The company is one of several privately run firms in a race between private contractors to bring the next generation of U.S. shuttles into space. With NASA's space shuttle program having ended a few weeks ago, the next phase of U.S. space exploration will likely come in the private sector.
As the Obama administration has shifted NASA's space exploration priorities into deep space (Mars, asteroids), the agency has turned to the private sector.
Like several other private contractors, Boeing is looking to get selected by NASA for funding. Boeing, which has already received several wealthy contracts from the space agency, says if it gets more money, it can launch an autonomous orbital flight, a transonic autonomous abort test launch and a crewed launch by 2015.
"This selection marks a major step forward in Boeing's efforts to provide NASA with a proven launch capability as part of our complete commercial crew transportation service," John Elbon, vice president and program manager of Commercial Crew Programs and the source selection official for Boeing, said in a statement.
By selecting the Atlas V engine, Boeing says it can begin significant design work on an integrated system for launch and spacecraft operations.

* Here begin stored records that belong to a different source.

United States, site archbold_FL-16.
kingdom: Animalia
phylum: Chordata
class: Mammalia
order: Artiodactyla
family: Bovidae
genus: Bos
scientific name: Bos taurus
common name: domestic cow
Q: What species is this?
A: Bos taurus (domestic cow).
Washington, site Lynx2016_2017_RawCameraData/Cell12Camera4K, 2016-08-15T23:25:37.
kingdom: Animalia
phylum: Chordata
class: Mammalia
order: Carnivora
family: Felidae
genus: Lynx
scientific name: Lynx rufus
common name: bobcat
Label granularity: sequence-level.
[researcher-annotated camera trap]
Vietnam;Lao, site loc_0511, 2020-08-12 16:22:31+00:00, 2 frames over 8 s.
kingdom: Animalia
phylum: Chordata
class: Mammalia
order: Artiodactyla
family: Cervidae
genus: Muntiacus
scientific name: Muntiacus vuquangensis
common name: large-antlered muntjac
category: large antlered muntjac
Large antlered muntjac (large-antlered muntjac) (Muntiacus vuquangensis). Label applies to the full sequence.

The Atlas V is reliable, having powered 26 successful missions into space since 2002. Boeing said it conducted a best-value competition before choosing Atlas V.

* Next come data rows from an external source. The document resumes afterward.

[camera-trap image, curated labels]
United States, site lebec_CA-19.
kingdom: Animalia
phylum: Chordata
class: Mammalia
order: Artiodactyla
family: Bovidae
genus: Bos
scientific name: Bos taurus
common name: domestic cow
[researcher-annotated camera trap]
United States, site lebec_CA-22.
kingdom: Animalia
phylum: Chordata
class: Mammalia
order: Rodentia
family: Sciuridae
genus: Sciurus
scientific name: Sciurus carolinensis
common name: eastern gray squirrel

"We are pleased Boeing selected the Atlas V rocket and believe it is the right vehicle to help usher in the new commercial era in human spaceflight," said George Sowers, ULA vice president of Business Development. "The Atlas V is a cost-effective, reliable vehicle and ULA stands ready to support Boeing's commercial human spaceflight program."

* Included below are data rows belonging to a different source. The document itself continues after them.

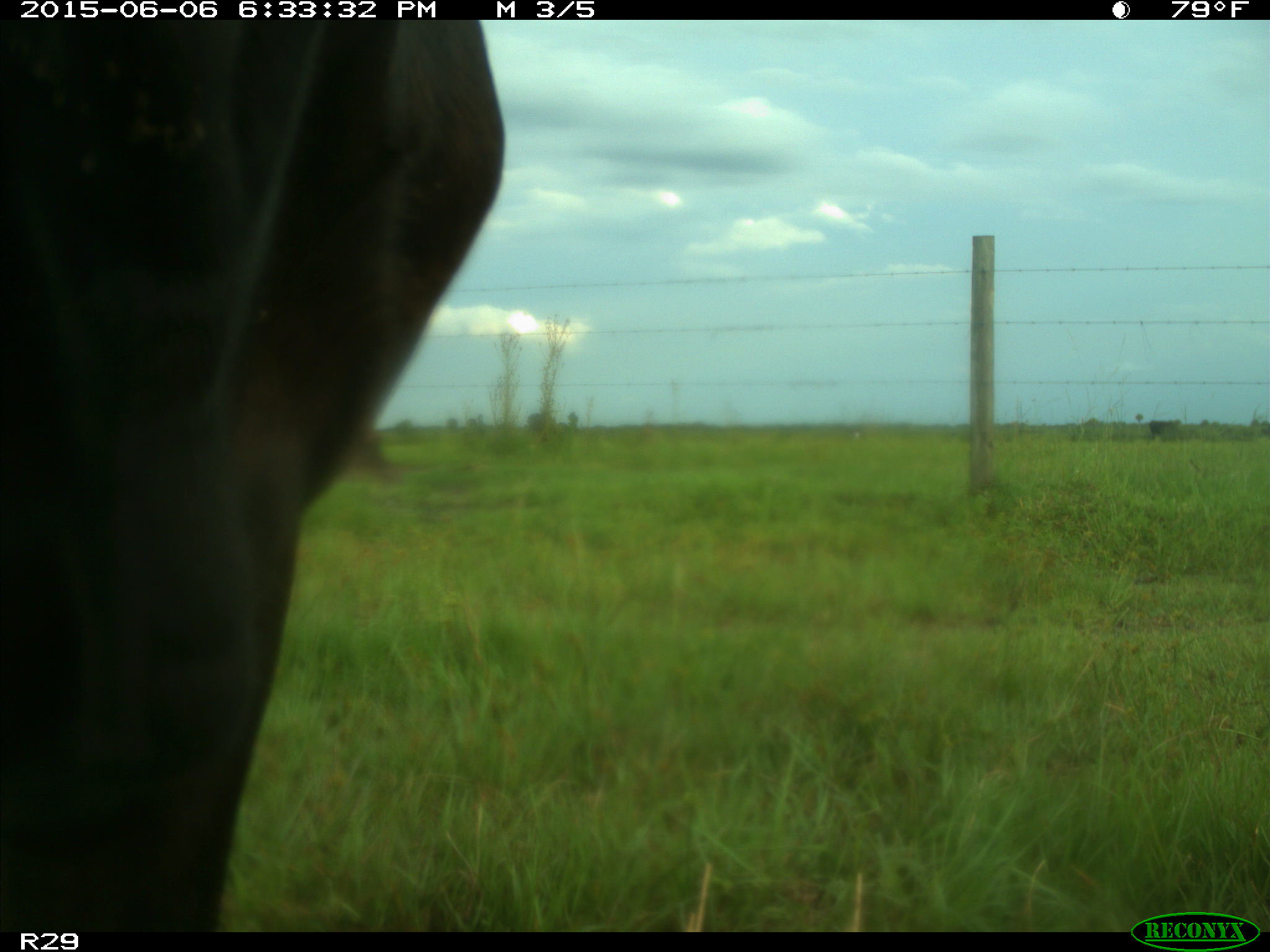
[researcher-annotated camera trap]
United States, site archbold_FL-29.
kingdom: Animalia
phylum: Chordata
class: Mammalia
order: Artiodactyla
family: Bovidae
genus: Bos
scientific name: Bos taurus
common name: domestic cow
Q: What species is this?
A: Bos taurus (domestic cow).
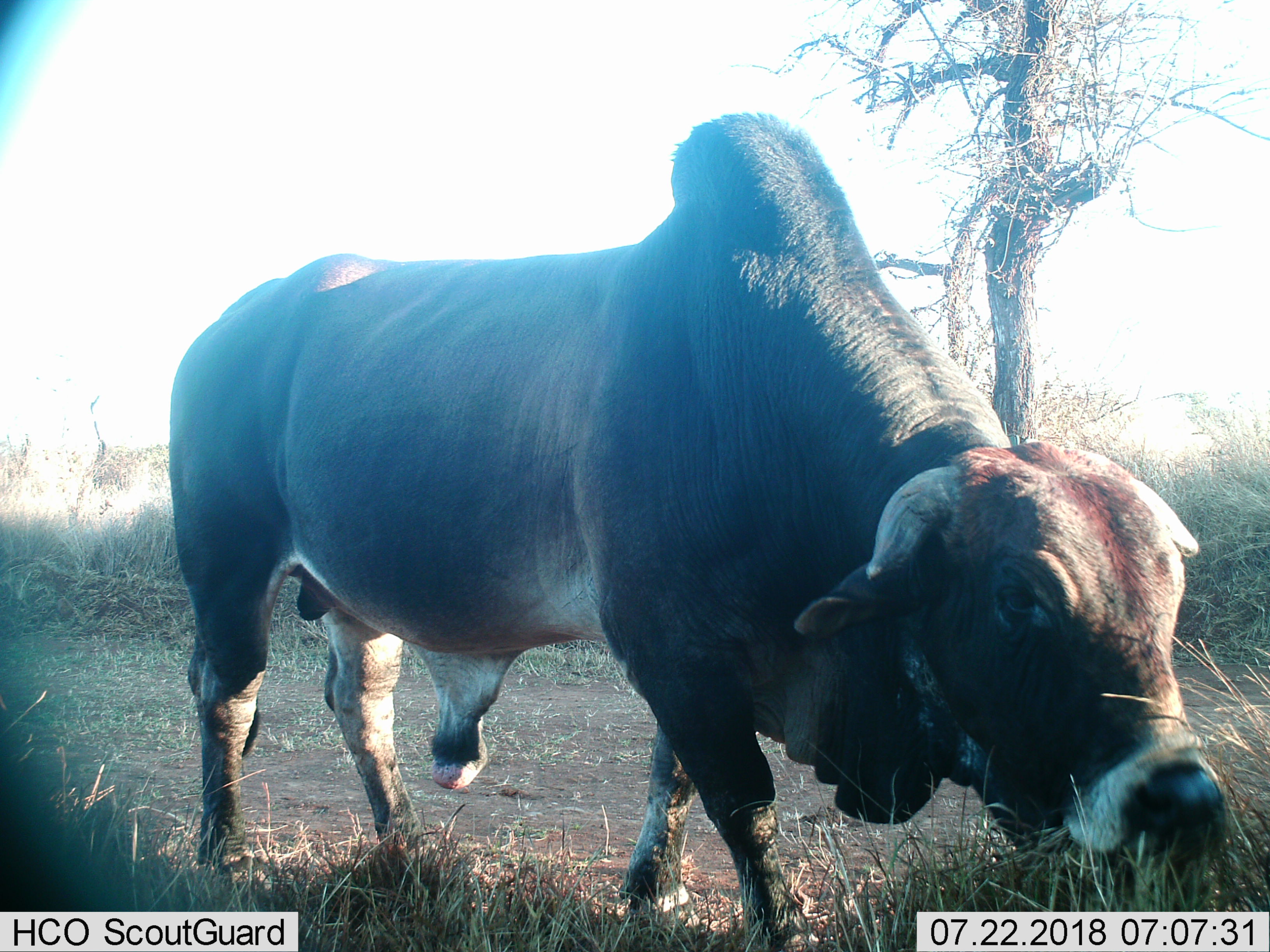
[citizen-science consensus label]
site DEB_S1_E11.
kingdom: Animalia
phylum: Chordata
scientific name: Vertebrata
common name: domestic animal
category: domesticanimal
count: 1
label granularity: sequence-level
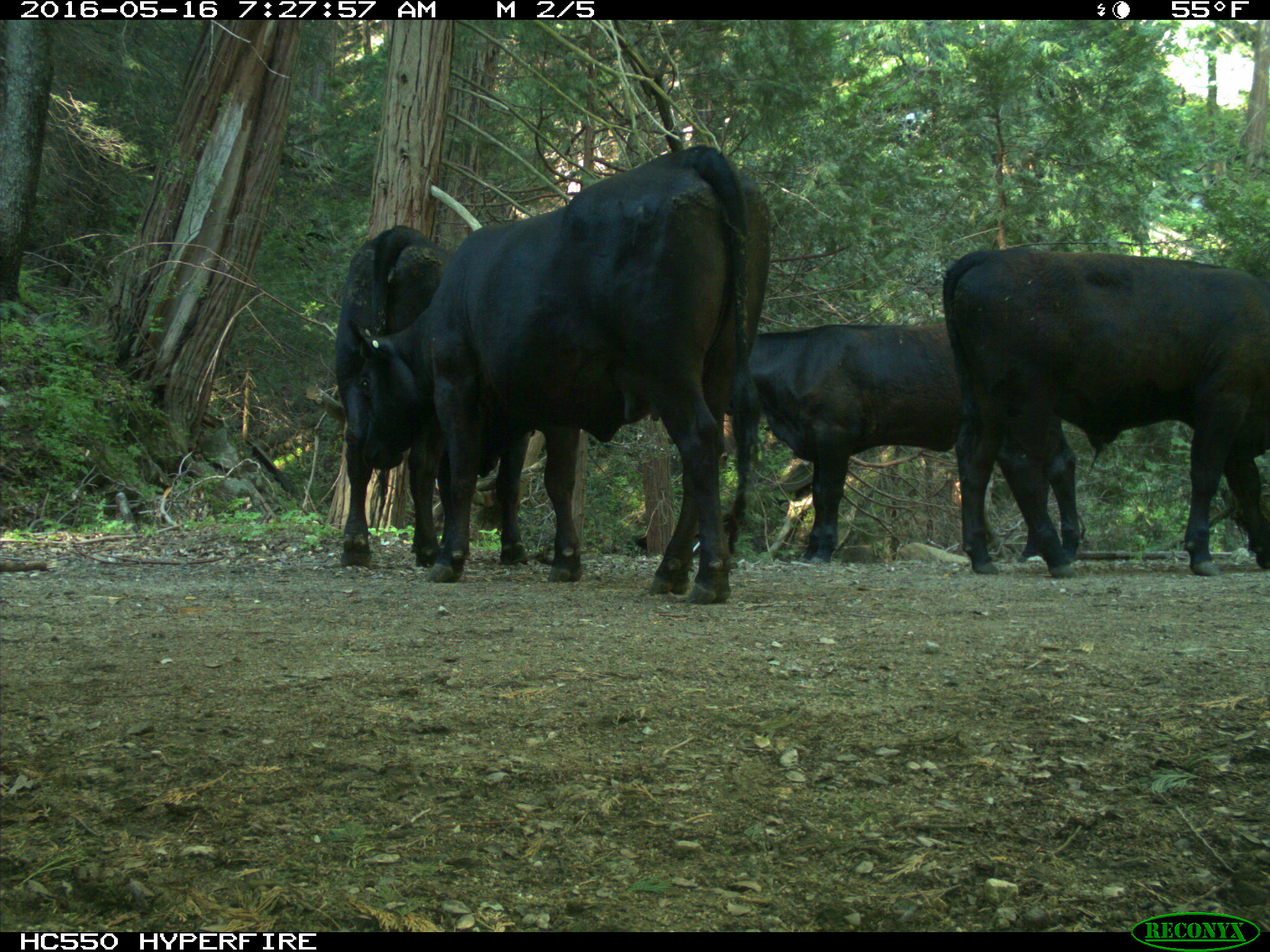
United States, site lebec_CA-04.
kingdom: Animalia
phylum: Chordata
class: Mammalia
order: Artiodactyla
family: Bovidae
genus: Bos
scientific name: Bos taurus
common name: domestic cow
Bos taurus (domestic cow).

Testing of the Atlas V will begin this year and results will be implemented next year. The ultimate product, the CST-100, will provide Americans home grown access to the International Space Station.
Boeing isn't the only one trying to accomplish this task. SpaceX's (Space Exploration Technologies) chief Elon Musk has been decidedly loud in his firm's ability to not only service the space station, but bring a man to the moon AND Mars. That company has been working fervently on its own spacecrafts, the Falcon Heavy, Falcon 1 and Falcon 9.
Also involved in the private space race are Sierra Nevada and Blue Origin.
Until these private contractors are ready, the U.S. will rely on the Russian Soyuz spacecraft to get ferried into space and service the International Space Station. Having to rely on the Russians has some Americans upset. In a recent poll by CNN, 64 percent of respondents said it was important for the U.S. to be ahead of Russia in the space race. Texas Governor and possible Presidential candidate, Rick Perry, also spoke against NASA's decision to end the space shuttle program and rely on Russia.
However, some are looking forward to the competition that the private space race will provide. Sen. Bill Nelson, D-Fla., He said the winner of this competition will be America as it will bring jobs and industry to Florida's coast and beyond.